Elder statesman of ska, Eric "Monty" Morris, was born in St Andrew Jamaica on July 20th 1944. The young Monty loved music and could often be found at the sound system dances of the 1950s when US style R&B was the order of the day.
Like many fellow legends of the period, such as Alton Ellis and Eric's friend and neighbor Derrick Morgan, he was a contestant on Vere Johns' Opportunity Hour talent show, and began a recording career in 1959. He voiced for Duke Reid, Prince Buster, Byron Lee and Clancy Eccles, repeatedly topping the Jamaican charts.
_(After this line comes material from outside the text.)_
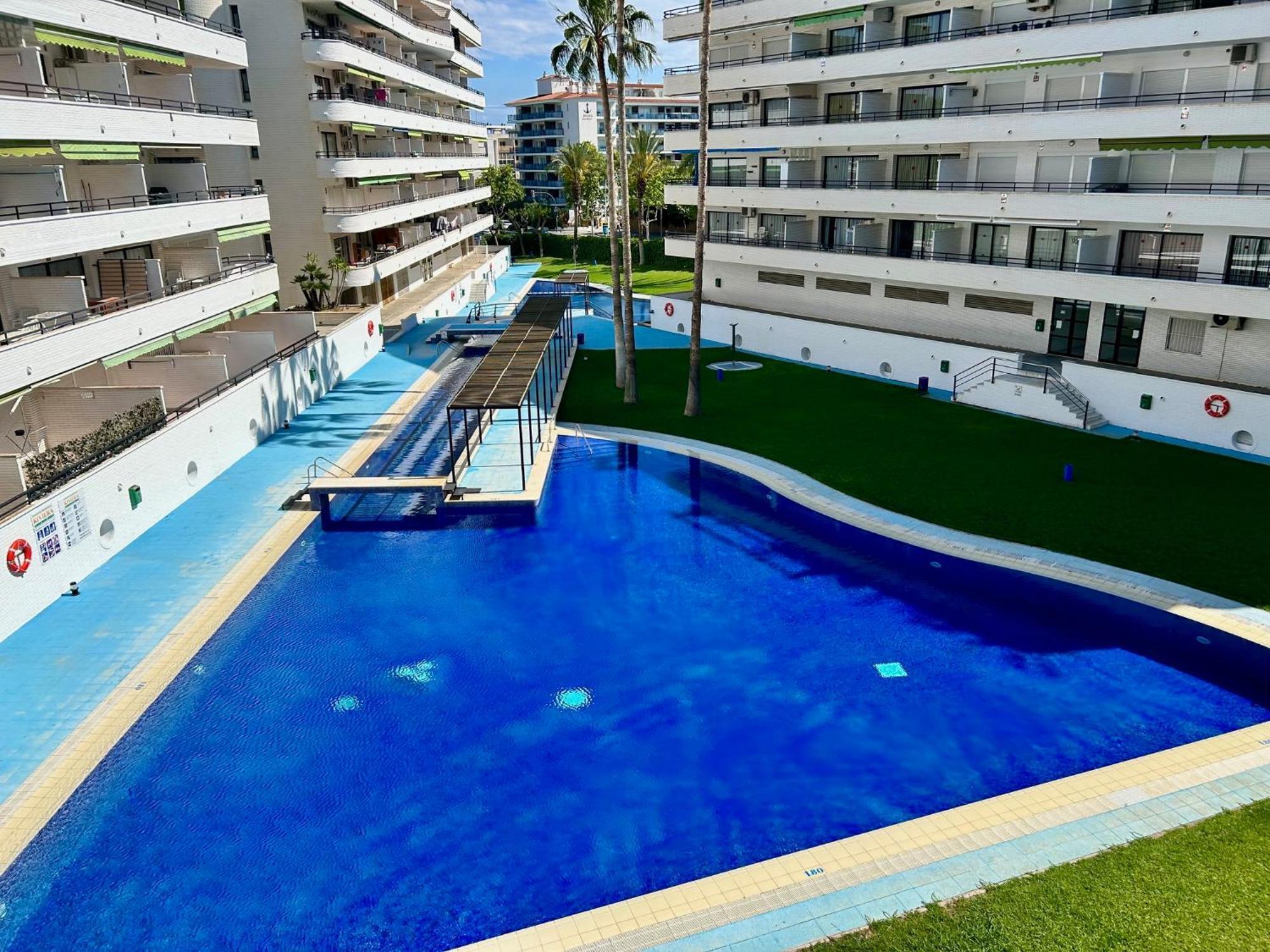 Apartamentos Aventura Салоу Екстериор снимка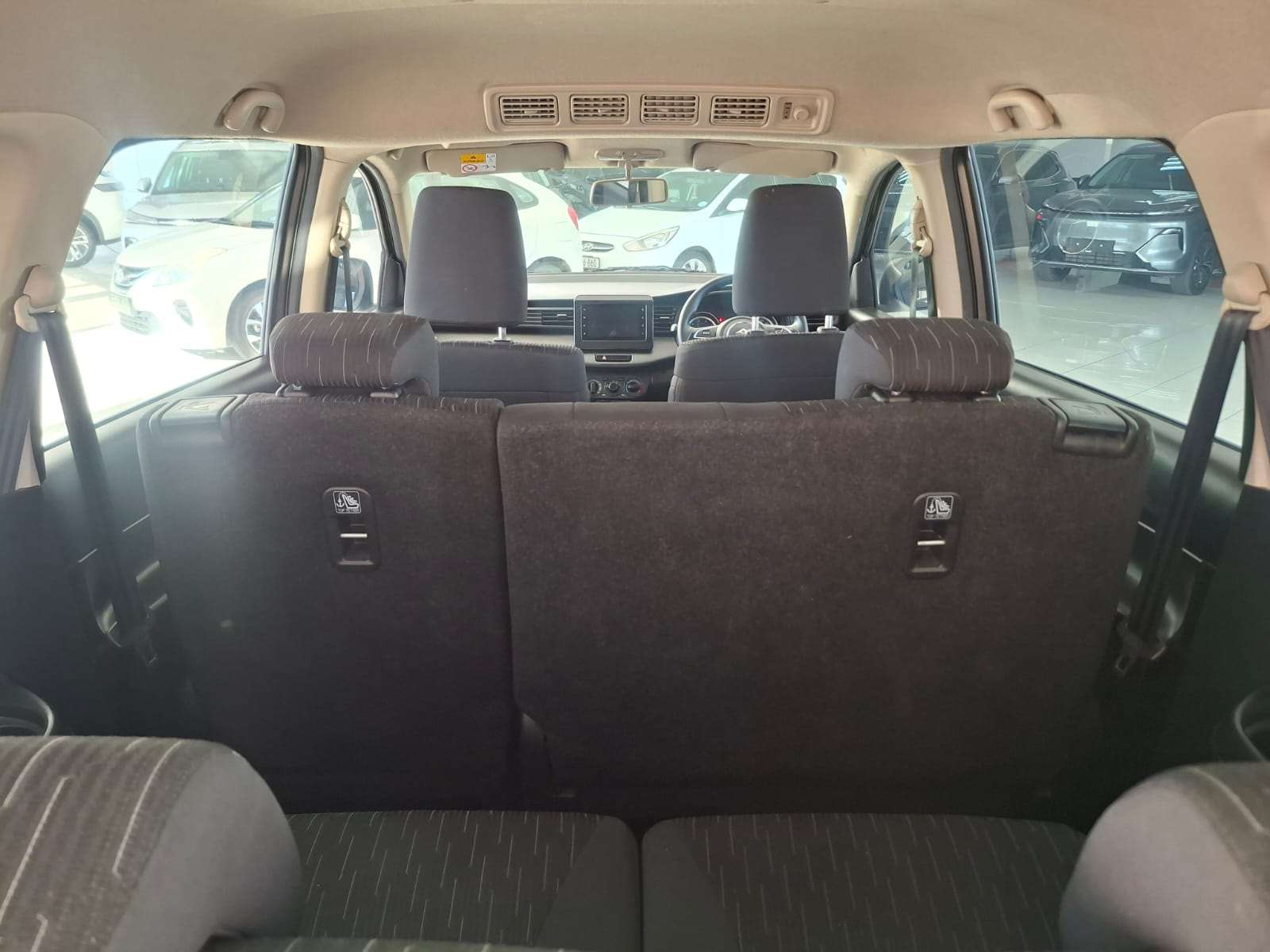 2025 Suzuki Ertiga 1.5 GL MT - Image 10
In 1964, riding on the success of singles Sammy Dead Oh and Oil In My Lamp, he joined an excursion to the New York World's Fair, organized by Edward Seaga, to sing with Byron Lee and the Dragonaires. Sadly, ska failed to capture the imagination of the American public until after the movement had ended, while the "Wild West" mentality of the Jamaican music business, coupled with the singer's soft temperament, left him short of the financial rewards gained by some of his peers, so in 1970 he retired to the United States.
Yet his memory burned strong the minds of the US Caribbean community and he was eventually tempted back to record for the Washington DC Kibwe label in 1988. 1999 even saw a triumphant return to Jamaica after 3 decades for the concert series Heineken Star Time.